Eğitim İş Genel Başkanı Veli Demir, 1 Eylül 2016 tarih ve 29818 sayılı Resmi Gazetede yayımlanarak yürürlüğe giren Milli Eğitim Bakanlığı Özel Program ve Proje Uygulayan Eğitim Kurumları Yönetmeliğine tepki gösterdi

Eğitim İş Genel Başkanı Veli Demir, 1 Eylül 2016 tarih ve 29818 sayılı Resmi Gazetede yayımlanarak yürürlüğe giren Milli Eğitim Bakanlığı Özel Program ve Proje Uygulayan Eğitim Kurumları Yönetmeliğine tepki gösterdi

Demir yaptığı açıklama da, ‘Her yönüyle kayırmacı ve torpilci sistem üzerine kurgulanmış bu Yönetmelikte, idarenin “kendisinden olmayan” öğretmen ve yöneticileri idari soruşturmalar ve disiplin cezaları ile proje okullarından uzak tutma amacına hizmet eden 8/1-ç ve 9/1-c maddeleri ile tam bir “torpil” düzeni öngören atama usulüne ilişkin 13. ve 14.maddeleri ve hiçbir gerekçe ve somut dayanak olmaksızın mevcut öğretmen ve yöneticilerin tasfiyesini öngören Geçici 1. Maddesinin yürütmesinin durdurulması ve iptali amacıyla Sendikamızca Danıştay nezdinde dava açılmıştır.’ Dedi.

 

DANIŞTAY BAŞKANLIĞI’ NA

                                                                                  ANKARA    

                       

 

Telafisi Mümkün Olmayan Zararların Ortaya Çıkacağı Gözetilerek

 

Savunma Alınmaksızın ve Sonrasında Esas Hakkında Karar Verilinceye Kadar

 

Yürütmenin Durdurulması İstemlidir

 

 

 

DAVACI                               :Eğitim ve Bilim İşgörenleri Sendikası (EĞİTİM-İŞ)

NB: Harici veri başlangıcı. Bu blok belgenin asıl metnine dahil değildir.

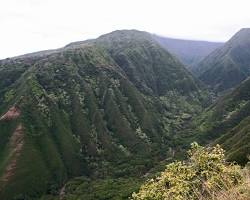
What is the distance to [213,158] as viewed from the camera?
5119 centimetres

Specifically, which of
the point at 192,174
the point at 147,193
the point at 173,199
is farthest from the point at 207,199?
the point at 147,193

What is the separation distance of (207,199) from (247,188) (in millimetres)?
2804

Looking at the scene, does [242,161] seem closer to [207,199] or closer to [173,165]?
[173,165]

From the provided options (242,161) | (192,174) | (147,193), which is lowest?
(242,161)

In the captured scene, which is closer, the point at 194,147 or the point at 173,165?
the point at 194,147

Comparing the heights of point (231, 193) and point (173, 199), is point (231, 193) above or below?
above

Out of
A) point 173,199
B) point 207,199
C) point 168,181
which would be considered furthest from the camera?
point 168,181

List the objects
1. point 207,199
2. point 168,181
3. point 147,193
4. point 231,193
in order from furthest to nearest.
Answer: point 147,193 → point 168,181 → point 207,199 → point 231,193

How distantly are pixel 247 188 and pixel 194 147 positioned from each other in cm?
3243

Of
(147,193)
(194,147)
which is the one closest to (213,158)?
(194,147)

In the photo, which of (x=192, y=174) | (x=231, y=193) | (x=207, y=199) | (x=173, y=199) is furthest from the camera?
(x=192, y=174)

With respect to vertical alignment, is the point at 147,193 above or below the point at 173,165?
below

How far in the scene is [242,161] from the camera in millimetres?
183125

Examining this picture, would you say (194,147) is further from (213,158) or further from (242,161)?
(242,161)
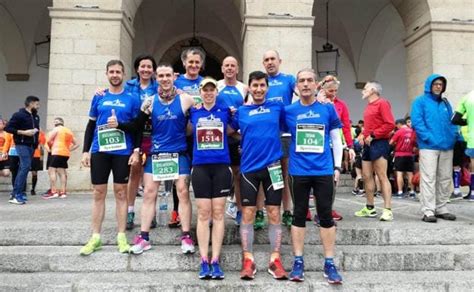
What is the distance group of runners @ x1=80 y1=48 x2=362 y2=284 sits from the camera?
11.5ft

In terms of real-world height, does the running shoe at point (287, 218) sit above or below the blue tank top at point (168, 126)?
below

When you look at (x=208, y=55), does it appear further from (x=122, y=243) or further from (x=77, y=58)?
(x=122, y=243)

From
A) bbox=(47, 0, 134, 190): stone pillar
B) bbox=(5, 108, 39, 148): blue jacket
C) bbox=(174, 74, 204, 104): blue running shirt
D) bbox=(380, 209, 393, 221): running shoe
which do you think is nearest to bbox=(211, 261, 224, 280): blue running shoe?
bbox=(174, 74, 204, 104): blue running shirt

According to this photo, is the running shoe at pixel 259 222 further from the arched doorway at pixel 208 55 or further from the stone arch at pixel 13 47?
the stone arch at pixel 13 47

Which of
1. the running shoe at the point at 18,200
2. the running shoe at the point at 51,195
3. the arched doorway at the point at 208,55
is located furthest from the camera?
the arched doorway at the point at 208,55

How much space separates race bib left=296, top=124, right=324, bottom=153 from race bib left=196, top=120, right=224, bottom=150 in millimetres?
673

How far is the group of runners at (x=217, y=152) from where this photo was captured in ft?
11.5

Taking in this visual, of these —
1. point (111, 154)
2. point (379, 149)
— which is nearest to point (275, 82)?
point (379, 149)

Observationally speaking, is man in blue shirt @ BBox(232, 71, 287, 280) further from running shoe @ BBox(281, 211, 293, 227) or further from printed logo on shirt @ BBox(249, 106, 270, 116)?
running shoe @ BBox(281, 211, 293, 227)

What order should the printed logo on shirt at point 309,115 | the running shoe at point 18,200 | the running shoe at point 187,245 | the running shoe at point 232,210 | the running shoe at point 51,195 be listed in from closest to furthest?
the printed logo on shirt at point 309,115 → the running shoe at point 187,245 → the running shoe at point 232,210 → the running shoe at point 18,200 → the running shoe at point 51,195

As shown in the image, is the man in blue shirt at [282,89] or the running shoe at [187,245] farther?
the man in blue shirt at [282,89]

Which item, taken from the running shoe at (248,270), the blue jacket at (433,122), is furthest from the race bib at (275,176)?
the blue jacket at (433,122)

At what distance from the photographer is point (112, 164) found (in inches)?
152

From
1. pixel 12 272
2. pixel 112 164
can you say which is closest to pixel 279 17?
pixel 112 164
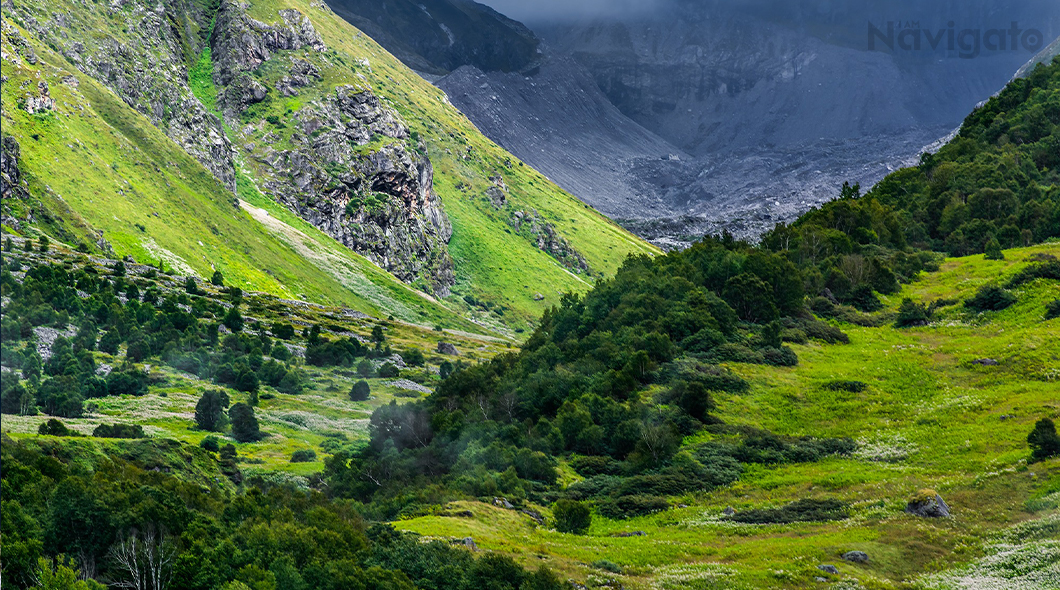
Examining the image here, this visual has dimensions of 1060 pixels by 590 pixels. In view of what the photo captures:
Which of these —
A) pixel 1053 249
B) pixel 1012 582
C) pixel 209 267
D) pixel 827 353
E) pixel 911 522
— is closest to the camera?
pixel 1012 582

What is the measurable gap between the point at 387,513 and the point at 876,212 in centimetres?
11319

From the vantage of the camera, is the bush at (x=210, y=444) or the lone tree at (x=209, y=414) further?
the lone tree at (x=209, y=414)

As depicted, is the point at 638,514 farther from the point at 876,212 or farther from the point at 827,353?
the point at 876,212

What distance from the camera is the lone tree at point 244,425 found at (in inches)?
4350

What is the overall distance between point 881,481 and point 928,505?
9.80 m

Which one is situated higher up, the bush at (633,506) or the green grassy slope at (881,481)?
the green grassy slope at (881,481)

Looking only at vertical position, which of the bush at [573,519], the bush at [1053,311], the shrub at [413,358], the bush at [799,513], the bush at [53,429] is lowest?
the bush at [53,429]

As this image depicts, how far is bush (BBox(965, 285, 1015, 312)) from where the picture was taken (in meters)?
109

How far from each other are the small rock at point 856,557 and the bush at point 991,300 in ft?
235

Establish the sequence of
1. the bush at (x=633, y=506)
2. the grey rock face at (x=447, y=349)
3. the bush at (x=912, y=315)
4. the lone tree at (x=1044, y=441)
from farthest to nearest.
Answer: the grey rock face at (x=447, y=349) < the bush at (x=912, y=315) < the bush at (x=633, y=506) < the lone tree at (x=1044, y=441)

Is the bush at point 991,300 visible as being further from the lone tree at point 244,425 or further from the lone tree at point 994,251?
the lone tree at point 244,425

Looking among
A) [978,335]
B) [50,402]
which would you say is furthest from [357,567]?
[978,335]

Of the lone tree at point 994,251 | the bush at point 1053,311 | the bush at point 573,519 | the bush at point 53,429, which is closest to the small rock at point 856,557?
the bush at point 573,519

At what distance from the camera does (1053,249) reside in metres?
126
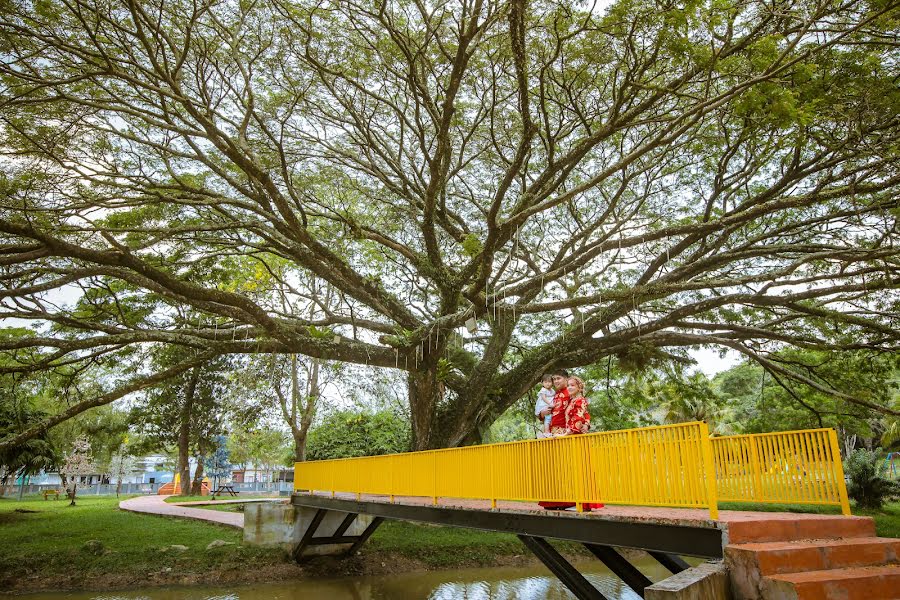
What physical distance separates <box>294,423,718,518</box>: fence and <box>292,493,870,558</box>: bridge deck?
0.14m

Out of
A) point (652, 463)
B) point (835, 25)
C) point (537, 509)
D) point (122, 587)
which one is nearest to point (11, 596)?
point (122, 587)

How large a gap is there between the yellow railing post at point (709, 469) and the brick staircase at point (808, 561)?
154 millimetres

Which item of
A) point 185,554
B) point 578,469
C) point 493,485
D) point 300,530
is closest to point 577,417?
point 578,469

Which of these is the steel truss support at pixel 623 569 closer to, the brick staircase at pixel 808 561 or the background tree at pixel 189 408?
the brick staircase at pixel 808 561

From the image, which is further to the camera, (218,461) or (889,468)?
(218,461)

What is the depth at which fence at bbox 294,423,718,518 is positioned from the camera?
14.0 feet

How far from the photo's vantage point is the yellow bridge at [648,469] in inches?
171

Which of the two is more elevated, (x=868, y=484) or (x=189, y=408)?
(x=189, y=408)

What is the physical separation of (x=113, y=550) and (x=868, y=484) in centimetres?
1981

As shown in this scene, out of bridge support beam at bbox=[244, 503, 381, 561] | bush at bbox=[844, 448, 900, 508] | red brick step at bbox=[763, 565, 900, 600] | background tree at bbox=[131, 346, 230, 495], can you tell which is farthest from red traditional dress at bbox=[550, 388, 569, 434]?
background tree at bbox=[131, 346, 230, 495]

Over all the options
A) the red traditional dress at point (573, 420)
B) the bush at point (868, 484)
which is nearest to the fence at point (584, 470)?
the red traditional dress at point (573, 420)

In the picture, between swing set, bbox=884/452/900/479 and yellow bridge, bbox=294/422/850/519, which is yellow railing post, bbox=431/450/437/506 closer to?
yellow bridge, bbox=294/422/850/519

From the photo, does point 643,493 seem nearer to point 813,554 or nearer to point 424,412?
point 813,554

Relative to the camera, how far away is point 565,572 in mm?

                                               Ataç 2 Sokak 43/4 Kızılay – ANKARA

 

VEKİLİ                                 :Av. Burak SABUNCU

                                               Mithatpaşa Cad. 66/15 Kızılay-ANKARA

 

DAVALI                                           :Milli Eğitim Bakanlığı – ANKARA

 

ÖĞRENME TARİHİ          :01.09.2016

 

KONU                                   :01.09.2016 tarih ve 29818 sayılı Resmi Gazetede yayımlanarak yürürlüğe giren Milli Eğitim Bakanlığı Özel Program ve Proje Uygulayan Eğitim Kurumları Yönetmeliği’nin;

  • 8. Maddesinin 1. Fıkrasının (ç) bendinin,
  • 9. Maddesinin 1. Fıkrasının (c) bendinin,
  • 13. Maddesinin tümüyle,
  • 14. Maddesinin tümüyle,
  • Geçici 1. Maddesinin,

öncelikle yürütmesinin durdurulması sonrasında iptali talebinden ibarettir.

AÇIKLAMALAR

Milli Eğitim Bakanlığı Özel Program ve Proje Uygulayan Eğitim Kurumları Yönetmeliği’nin 8. Maddesinin 1. Fıkrasının (ç) bendi ve 9. Maddesinin 1 fıkrasının (c) bendi aynen;

 

ç) Başvurunun son günü itibarıyla, son dört yıl içinde adlî veya idarî soruşturma sonucu aylıktan kesme ya da daha üst ceza almamış olmak veya soruşturma sonucu görev yeri değiştirilmemiş olmak.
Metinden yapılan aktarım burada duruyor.